Directions for this task:
Print the records below exactly, from the line containing "Sample 6 of" down to the line containing "Trang 17 bản gốc 62/2025/NĐ-CP", both lines included, and omit every picture.

Records for this exercise:
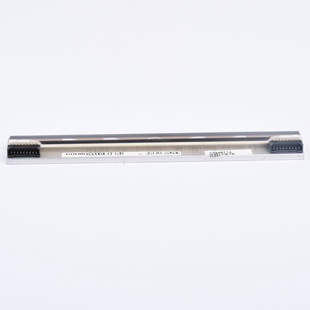 Godex科誠G500U條碼 ZA138打印頭 科誠G系列 打印機打印頭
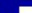 Sample 6 of Caterpillar V. Williams_ Employment Contract Case Technical Manual [PDF]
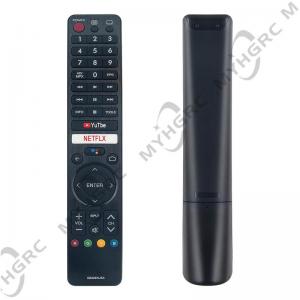 GB326WJSA Remote Control For SHARP Smart TV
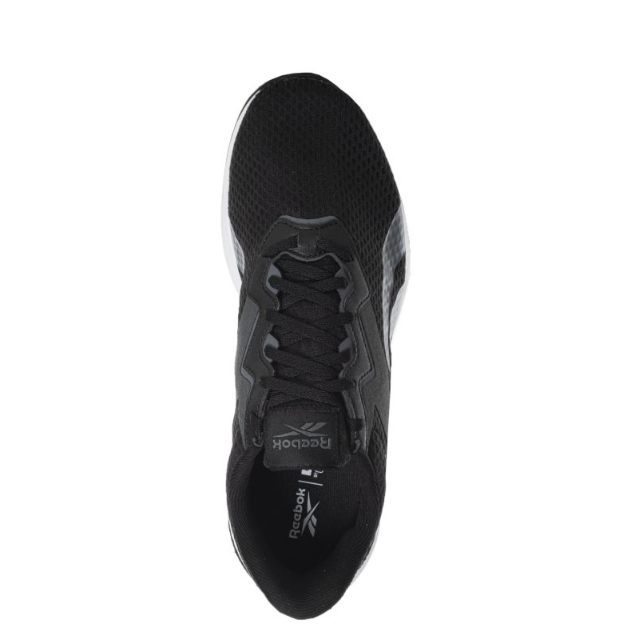 ZAPATILLA REEBOK ENERGEN PLUS 2 - Image 2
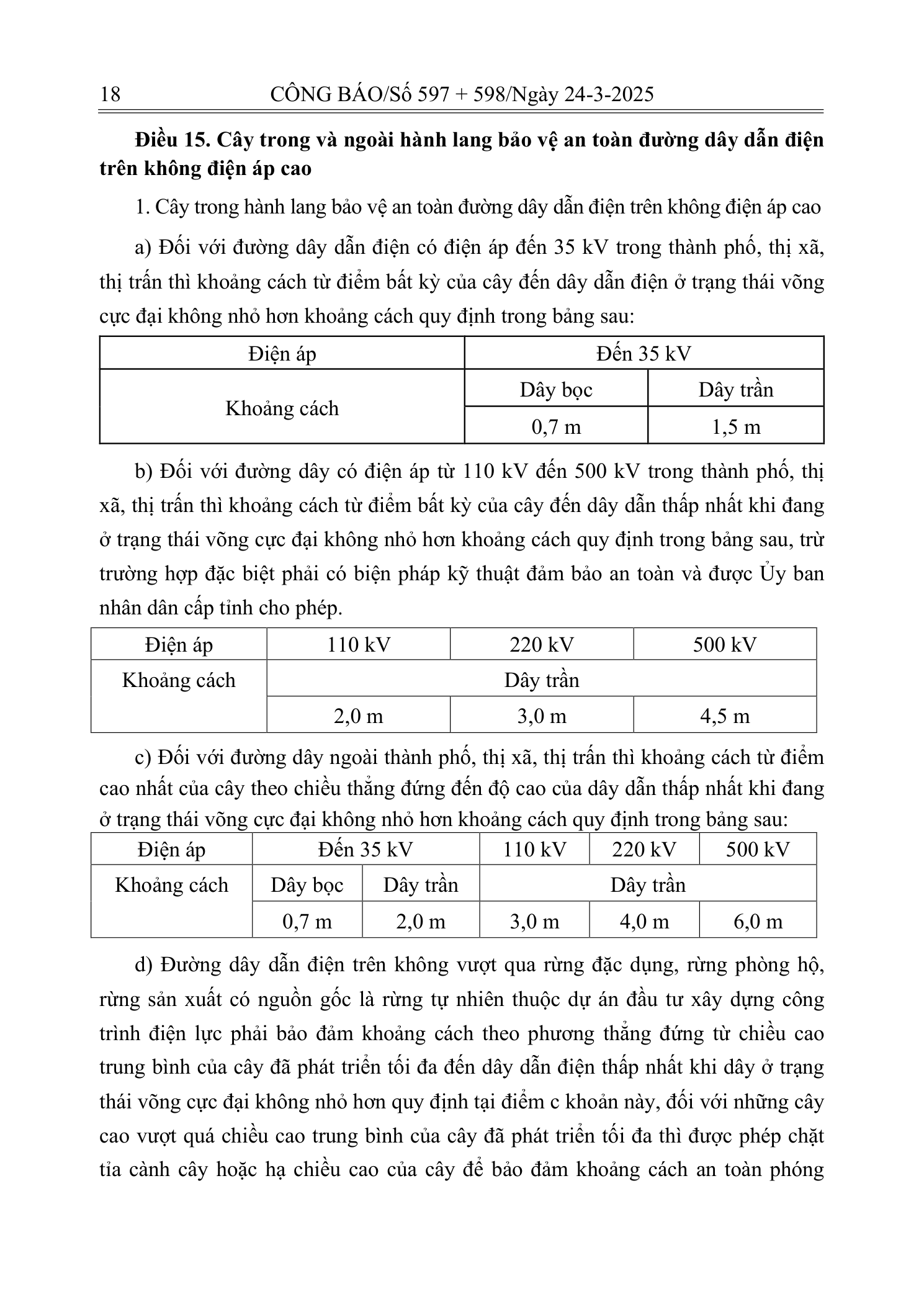 Trang 17 bản gốc 62/2025/NĐ-CP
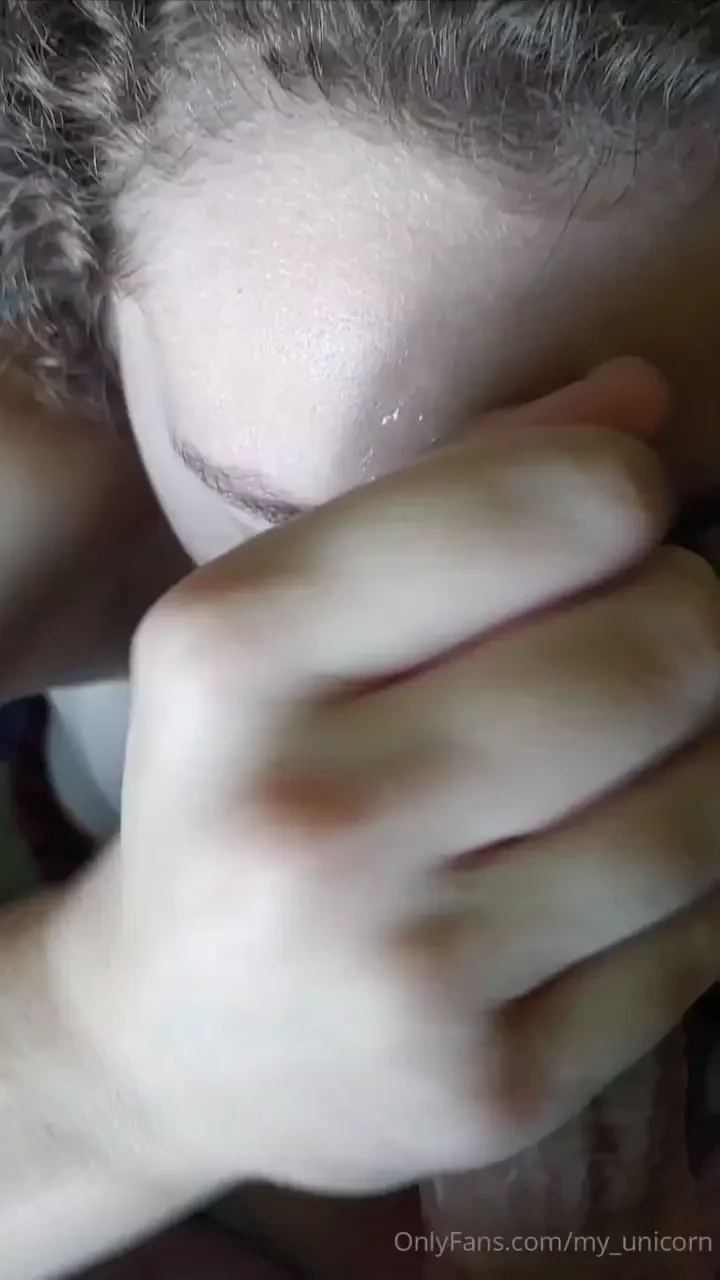 I came across some of my favorite clips of me getting some nice yummy part 2 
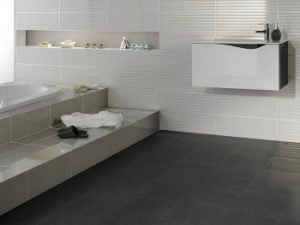 talne keramične ploščice za kopalnico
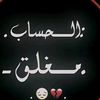user40718735272108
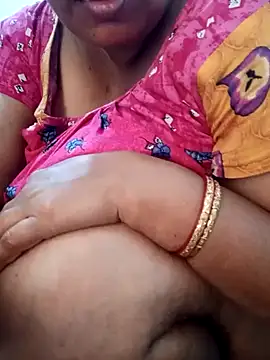 Snapshot of Hotty-rumi chatting on 27, 2, 2025 Hotty-rumi online show from 27, 2, 2025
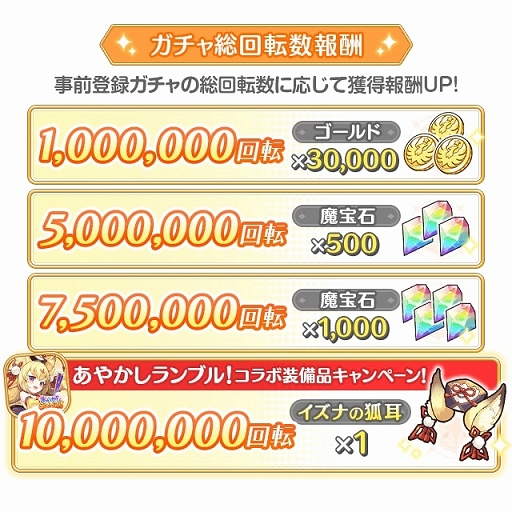 ꡼ No.008 | ֤줸쥸ɡСפλϿդȡͺȥѡƥȤ륷ߥ졼RPG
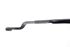 Immagine di Braccio/spazzola tergicristallo anteriore destro Hyundai I40 CW da 2011 a 2014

Written response:
 Sample 6 of Caterpillar V. Williams_ Employment Contract Case Technical Manual [PDF]
 GB326WJSA Remote Control For SHARP Smart TV
 ZAPATILLA REEBOK ENERGEN PLUS 2 - Image 2
 Trang 17 bản gốc 62/2025/NĐ-CP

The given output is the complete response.